On this day in 1864, eight days of cavalry clashes in Georgia come to an end when Union General Judson Kilpatrick and Confederate General Joseph Wheeler skirmish for a final time at Waynesboro. Although the Rebels inflicted more than three times as many casualties as the Yankees, the campaign was considered a success by the Union because it screened Wheeler from the main Union force as it marched to Savannah, Georgia, on General William T. Sherman’s famous March to the Sea.
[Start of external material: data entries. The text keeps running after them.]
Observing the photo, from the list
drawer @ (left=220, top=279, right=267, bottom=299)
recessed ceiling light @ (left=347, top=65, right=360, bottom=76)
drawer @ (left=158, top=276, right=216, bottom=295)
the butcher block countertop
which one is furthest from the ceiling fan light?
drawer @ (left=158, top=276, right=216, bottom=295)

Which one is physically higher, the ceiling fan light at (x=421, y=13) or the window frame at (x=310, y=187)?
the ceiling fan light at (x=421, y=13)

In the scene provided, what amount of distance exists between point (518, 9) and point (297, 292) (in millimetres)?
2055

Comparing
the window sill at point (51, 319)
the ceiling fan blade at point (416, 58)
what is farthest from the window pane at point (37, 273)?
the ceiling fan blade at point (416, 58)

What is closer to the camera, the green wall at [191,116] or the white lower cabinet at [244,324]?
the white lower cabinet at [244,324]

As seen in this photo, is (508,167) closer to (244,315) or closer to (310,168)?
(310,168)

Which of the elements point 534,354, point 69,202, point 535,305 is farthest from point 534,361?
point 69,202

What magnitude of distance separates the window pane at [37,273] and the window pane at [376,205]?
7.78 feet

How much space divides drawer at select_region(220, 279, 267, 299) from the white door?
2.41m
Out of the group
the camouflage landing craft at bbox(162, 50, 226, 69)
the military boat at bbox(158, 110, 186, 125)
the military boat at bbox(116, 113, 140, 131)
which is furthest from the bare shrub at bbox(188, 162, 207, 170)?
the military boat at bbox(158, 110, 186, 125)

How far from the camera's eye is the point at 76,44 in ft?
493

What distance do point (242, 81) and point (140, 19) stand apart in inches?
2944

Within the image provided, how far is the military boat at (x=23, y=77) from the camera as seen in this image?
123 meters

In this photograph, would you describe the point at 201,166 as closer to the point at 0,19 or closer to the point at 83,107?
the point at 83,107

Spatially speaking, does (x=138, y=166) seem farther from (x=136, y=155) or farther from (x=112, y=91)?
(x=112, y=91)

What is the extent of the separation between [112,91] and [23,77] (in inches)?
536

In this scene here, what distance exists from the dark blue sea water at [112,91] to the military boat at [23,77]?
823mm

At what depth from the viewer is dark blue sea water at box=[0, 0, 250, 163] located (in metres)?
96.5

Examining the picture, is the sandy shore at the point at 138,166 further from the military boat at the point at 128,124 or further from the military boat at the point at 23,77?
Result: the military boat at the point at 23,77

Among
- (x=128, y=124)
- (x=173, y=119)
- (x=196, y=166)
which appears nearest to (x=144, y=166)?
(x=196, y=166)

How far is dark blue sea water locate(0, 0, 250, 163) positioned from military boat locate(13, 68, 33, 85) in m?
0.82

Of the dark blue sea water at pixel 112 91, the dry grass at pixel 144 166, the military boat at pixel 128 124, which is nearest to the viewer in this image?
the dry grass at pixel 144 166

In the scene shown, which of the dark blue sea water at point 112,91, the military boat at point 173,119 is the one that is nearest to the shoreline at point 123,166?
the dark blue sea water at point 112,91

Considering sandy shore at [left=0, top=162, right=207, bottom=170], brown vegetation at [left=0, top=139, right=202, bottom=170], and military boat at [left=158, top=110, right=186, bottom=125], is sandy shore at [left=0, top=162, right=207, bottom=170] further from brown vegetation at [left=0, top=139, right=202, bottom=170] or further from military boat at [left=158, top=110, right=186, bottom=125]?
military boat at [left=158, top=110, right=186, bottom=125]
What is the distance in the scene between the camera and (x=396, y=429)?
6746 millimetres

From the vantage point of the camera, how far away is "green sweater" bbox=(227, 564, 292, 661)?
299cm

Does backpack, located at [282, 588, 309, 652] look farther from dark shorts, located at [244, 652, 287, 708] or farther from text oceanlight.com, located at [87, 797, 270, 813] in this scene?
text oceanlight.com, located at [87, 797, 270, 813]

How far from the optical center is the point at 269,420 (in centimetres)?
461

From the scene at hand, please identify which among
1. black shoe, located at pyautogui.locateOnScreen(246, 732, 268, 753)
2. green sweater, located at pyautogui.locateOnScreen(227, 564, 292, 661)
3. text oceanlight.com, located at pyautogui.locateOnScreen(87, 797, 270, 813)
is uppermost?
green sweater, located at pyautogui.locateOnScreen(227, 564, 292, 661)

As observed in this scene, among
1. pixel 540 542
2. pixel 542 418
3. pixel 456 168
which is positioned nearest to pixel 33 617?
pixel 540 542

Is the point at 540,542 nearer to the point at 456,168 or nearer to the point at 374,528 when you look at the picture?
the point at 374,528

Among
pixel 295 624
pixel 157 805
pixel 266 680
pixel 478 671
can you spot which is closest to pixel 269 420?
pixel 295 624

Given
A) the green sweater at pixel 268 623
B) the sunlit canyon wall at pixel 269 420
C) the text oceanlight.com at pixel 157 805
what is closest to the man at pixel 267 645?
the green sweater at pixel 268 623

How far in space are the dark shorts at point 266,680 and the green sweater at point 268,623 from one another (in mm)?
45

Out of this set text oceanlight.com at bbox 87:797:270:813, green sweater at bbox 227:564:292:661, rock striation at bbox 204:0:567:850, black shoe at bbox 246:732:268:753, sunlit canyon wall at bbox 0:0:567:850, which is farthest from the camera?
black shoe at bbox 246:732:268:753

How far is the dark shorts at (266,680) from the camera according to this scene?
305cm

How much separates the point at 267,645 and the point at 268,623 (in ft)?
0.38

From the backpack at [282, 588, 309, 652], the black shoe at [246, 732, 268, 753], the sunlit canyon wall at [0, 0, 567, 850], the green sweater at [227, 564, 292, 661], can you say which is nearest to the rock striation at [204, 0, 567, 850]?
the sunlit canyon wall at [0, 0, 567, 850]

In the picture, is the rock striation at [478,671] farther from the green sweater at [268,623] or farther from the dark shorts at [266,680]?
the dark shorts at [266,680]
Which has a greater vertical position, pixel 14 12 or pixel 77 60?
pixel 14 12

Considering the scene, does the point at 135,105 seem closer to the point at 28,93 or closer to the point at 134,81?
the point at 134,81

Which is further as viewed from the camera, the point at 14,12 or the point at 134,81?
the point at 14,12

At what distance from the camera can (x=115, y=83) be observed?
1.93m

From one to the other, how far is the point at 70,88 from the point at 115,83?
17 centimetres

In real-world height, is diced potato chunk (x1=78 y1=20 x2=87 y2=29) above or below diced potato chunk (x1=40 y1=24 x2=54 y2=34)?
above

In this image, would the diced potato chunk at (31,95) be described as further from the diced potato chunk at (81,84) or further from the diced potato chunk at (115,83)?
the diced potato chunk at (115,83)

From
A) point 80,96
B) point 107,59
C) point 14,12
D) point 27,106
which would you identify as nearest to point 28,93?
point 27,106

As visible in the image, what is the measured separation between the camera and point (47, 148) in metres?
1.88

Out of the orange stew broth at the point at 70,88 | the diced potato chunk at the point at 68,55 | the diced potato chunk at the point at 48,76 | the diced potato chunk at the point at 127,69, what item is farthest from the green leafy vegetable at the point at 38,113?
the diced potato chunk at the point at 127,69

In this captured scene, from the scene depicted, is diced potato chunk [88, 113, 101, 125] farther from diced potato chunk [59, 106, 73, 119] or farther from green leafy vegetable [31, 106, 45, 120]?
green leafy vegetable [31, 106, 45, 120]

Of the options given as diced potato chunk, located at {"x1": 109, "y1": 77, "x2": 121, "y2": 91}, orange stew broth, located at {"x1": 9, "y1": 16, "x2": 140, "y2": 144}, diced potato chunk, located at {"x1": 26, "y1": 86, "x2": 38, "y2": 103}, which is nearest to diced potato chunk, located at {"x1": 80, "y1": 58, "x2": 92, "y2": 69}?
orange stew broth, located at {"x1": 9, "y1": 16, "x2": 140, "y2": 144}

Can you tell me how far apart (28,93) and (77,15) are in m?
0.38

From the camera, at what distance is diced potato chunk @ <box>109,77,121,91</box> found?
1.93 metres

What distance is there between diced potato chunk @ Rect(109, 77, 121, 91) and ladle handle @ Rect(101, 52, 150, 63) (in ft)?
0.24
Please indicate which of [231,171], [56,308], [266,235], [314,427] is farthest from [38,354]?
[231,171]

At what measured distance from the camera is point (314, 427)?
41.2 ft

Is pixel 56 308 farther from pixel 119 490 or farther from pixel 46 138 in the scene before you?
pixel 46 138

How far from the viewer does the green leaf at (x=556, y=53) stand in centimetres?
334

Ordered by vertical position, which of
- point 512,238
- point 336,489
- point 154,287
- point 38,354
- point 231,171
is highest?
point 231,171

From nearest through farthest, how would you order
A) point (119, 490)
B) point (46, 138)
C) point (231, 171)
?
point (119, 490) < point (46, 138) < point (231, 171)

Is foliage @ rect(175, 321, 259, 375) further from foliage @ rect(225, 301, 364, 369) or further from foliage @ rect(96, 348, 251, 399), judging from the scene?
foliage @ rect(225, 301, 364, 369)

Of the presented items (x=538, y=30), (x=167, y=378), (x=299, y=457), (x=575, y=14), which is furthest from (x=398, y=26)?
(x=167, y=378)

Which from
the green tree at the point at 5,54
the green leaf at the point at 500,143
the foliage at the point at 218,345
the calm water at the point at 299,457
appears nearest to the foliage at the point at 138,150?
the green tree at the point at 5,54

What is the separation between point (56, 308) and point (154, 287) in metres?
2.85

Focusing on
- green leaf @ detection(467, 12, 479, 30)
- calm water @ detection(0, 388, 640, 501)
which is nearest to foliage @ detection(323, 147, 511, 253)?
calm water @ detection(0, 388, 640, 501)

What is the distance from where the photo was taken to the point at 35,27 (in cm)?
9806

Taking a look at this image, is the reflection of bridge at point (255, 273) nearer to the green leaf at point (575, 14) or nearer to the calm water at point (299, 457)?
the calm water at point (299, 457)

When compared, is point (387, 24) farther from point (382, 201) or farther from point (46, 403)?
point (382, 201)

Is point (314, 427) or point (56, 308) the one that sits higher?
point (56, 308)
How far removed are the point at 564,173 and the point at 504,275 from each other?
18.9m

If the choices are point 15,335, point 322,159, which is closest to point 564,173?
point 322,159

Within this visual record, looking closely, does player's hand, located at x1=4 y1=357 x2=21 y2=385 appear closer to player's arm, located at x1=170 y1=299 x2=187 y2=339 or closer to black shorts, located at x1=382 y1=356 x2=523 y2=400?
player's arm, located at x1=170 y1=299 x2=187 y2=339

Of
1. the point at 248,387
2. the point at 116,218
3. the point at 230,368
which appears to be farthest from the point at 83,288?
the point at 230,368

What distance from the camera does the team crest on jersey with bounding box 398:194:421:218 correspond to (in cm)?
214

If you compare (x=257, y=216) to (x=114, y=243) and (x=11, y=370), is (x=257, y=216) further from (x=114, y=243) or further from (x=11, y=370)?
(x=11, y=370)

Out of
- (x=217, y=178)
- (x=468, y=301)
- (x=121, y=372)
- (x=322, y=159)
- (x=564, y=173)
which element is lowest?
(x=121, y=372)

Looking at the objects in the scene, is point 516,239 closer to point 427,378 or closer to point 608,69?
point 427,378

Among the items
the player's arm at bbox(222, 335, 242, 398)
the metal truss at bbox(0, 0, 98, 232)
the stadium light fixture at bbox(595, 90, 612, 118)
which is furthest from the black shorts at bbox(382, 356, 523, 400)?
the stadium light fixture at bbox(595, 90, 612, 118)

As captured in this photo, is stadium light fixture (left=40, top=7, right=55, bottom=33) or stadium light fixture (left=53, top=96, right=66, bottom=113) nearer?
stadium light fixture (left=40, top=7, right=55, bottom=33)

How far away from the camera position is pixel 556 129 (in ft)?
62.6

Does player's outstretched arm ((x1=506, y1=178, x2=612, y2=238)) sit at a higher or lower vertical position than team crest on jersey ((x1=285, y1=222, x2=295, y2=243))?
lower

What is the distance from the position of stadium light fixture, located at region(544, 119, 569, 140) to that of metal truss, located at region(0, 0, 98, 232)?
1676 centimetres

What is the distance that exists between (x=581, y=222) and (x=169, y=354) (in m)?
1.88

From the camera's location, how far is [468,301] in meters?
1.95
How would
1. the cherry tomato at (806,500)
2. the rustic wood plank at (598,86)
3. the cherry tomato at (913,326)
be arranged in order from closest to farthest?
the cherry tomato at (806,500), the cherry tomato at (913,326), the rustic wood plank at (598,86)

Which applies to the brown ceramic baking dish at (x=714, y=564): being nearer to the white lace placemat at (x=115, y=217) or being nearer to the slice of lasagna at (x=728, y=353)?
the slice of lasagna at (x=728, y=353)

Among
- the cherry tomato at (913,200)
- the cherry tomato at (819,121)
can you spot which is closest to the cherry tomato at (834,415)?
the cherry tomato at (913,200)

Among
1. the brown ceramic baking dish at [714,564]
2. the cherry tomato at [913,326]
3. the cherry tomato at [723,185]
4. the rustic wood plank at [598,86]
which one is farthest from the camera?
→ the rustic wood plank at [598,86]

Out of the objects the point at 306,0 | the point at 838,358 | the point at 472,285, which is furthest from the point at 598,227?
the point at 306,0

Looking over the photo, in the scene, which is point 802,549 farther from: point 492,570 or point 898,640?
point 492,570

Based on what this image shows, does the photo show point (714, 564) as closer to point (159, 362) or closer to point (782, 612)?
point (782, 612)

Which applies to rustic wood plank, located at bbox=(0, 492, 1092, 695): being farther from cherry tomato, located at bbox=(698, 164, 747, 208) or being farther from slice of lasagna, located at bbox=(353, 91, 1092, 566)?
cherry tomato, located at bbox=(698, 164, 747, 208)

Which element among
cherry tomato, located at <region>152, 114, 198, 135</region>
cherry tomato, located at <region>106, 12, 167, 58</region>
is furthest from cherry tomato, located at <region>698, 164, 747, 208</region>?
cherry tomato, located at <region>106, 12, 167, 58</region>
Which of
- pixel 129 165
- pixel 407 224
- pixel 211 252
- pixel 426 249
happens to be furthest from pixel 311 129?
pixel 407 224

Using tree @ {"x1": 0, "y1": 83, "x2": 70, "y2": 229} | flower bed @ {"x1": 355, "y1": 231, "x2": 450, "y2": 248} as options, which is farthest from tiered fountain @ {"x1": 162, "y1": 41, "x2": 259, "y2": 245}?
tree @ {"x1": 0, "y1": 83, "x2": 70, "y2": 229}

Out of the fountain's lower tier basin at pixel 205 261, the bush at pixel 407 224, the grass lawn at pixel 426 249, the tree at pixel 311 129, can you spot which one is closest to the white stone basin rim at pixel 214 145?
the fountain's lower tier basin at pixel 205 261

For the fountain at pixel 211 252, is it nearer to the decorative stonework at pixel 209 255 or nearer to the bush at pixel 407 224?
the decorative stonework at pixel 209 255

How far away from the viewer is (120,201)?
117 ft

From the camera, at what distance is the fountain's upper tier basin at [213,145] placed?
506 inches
Sherman marched his army across Georgia in November and December of 1864, destroying nearly everything intheir path. Sherman sent Kilpatrick to Waynesboro in the hope that the Union cavalry could threaten nearby Augusta, Georgia, and divert Confederate attention from Sherman’s true goal, Savannah. Beginning on November 27, Wheeler pursued Kilpatrick between Waynesboro and Millen, the site of a Confederate prison that Kilpatrick hoped to liberate. During the campaign, Wheeler pecked at Kilpatrick’s force and nearly captured the Union commander in an early morning raid.
The last of the fighting came in Waynesboro. With Sherman’s army safely past, Kilpatrick evacuated the area. Wheeler killed or wounded some 830 Yankee troopers and lost only 240 of his own. Kilpatrick found the prison near Millen evacuated, but the campaign had achieved the true Union objective: Sherman marched unmolested to the sea.